WHAT YOU ARE ASKED TO DO:
All of the data goes into your copy exactly as written. Images do not.

=== COLLECTED MATERIAL ===

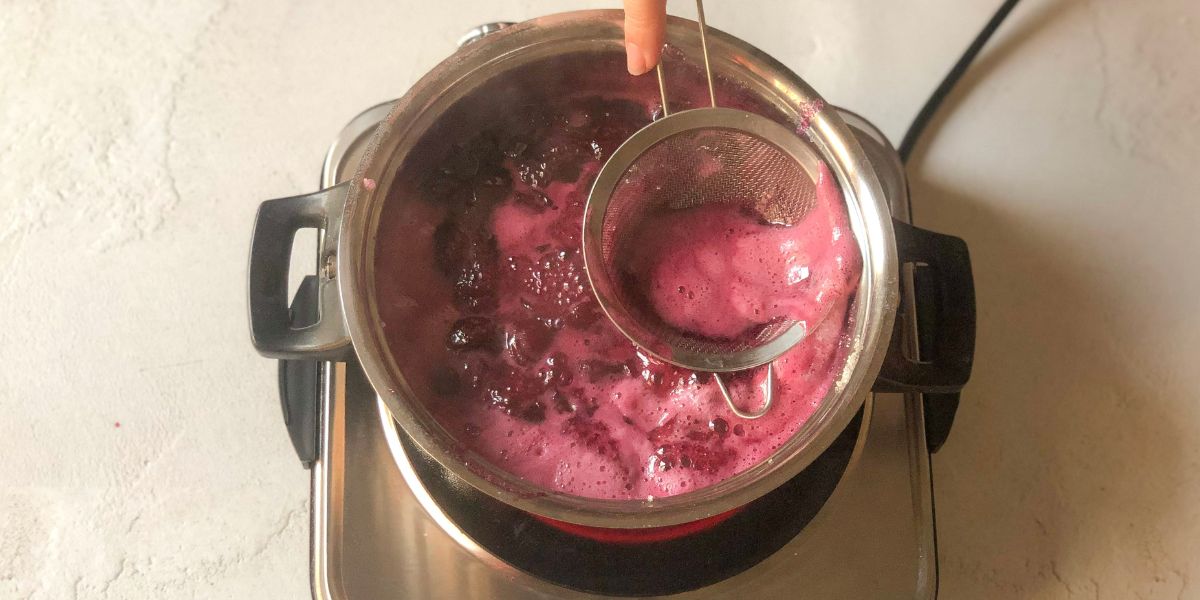 Eliminate foam from the cherry jam during cooking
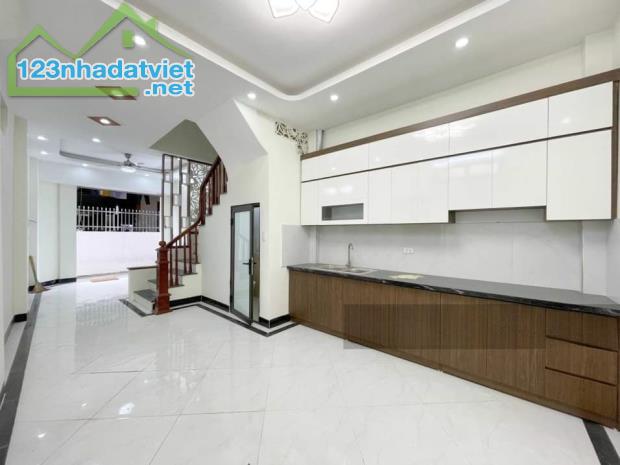 Bán nhà riêng 40m2 cạnh chợ Giang Xá, Trạm Trôi. Thiết kế 4 phòng ngủ. Ngõ thoáng tiện Ôtô - 1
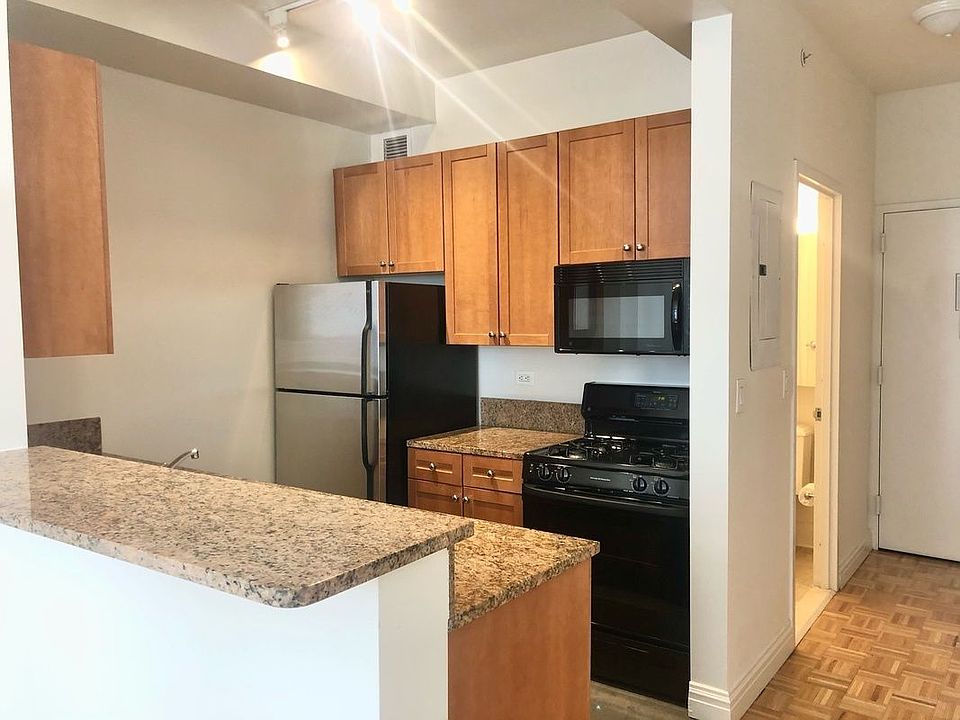 1st image of 1500 Lexington Ave APT 14C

===

PROBLEM SOLUTION:
 Eliminate foam from the cherry jam during cooking
 Bán nhà riêng 40m2 cạnh chợ Giang Xá, Trạm Trôi. Thiết kế 4 phòng ngủ. Ngõ thoáng tiện Ôtô - 1
 1st image of 1500 Lexington Ave APT 14C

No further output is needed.